1-Mahkeme hükmünde, tarafların iddia ve savunmalarının özetinin, anlaştıkları ve anlaşamadıkları hususların, çekişmeli vakıalar hakkında toplanan delillerin, delillerin tartışılması ve değerlendirilmesinin, sabit görülen vakıalarla, bunlardan çıkarılan sonuç ve hukuki sebeplerin birer birer, şüphe ve tereddüt uyandırmayacak şekilde hükümde gösterilmesi gereklidir. Bu kısım, hükmün gerekçe bölümüdür. Gerekçe, hakimin (mahkemenin) tespit etmiş olduğu maddi vakıalar ile hüküm fıkrası arasında bir köprü görevi yapar. Gerekçe bölümünde hükmün dayandığı hukuki esaslar açıklanır. Hakim, tarafların kendisine sundukları maddi vakıaların hukuki niteliğini (hukuk sebepleri) kendiliğinden (re’sen) araştırıp bularak hükmünü dayandırdığı hukuk kurallarını ve bunun nedenlerini gerekçede açıklar.
Hakim, gerekçe sayesinde verdiği hükmün doğru olup olmadığını, yani kendini denetler. Üst mahkeme de, bir hükmün hukuka uygun olup olmadığını, ancak gerekçe sayesinde denetleyebilir. Taraflar da gerekçe sayesinde haklı olup olmadıklarını daha iyi anlayabilirler. Bir hüküm, ne kadar haklı olursa olsun, gerekçesiz ise tarafları doyurmaz (Kuru, Baki/ Arslan, Ramazan/ Yılmaz, Ejder; Medeni Usul Hukuku Ders Kitabı 6100 sayılı HMK’na Göre Yeniden Yazılmış, 22 Baskı, Ankara 2011, s.472). Anayasa’nın 141. maddesi gereğince bütün mahkemelerin her türlü kararlarının gerekçeli olması gereklidir. Gerekçenin önemi anayasal olarak hükme bağlanmakla gösterilmiş olup gerekçe ve hüküm birbirine sıkı sıkıya bağlıdır.

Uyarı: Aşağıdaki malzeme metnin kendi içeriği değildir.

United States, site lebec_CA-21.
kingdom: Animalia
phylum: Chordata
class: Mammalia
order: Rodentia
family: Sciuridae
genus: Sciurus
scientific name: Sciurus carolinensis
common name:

Yasanın aradığı anlamda oluşturulacak kararların hüküm fıkralarının açık, anlaşılır, çelişkisiz, uygulanabilir olmasının gerekliliği kadar; kararın gerekçesinin de, sonucu ile tam bir uyum içinde, o davaya konu maddi olguların mahkemece nasıl nitelendirildiğini, kurulan hükmün hangi nedenlere ve hukuksal düzenlemelere dayandırıldığını ortaya koyacak; kısaca, maddi olgular ile hüküm arasındaki mantıksal bağlantıyı gösterecek nitelikte olması gerekir. Zira, tarafların o dava yönünden, hukuk düzenince hangi nedenle haklı veya haksız görüldüklerini anlayıp değerlendirebilmeleri ve Yargıtay’ın hukuka uygunluk denetimini yapabilmesi için, ortada, usulüne uygun şekilde oluşturulmuş; hükmün hangi nedenle o içerik ve kapsamda verildiğini ayrıntılarıyla gösteren, ifadeleri özenle seçilmiş ve kuşkuya yer vermeyecek açıklıktaki bir gerekçe bölümünün ve buna uyumlu hüküm fıkralarının bulunması zorunludur.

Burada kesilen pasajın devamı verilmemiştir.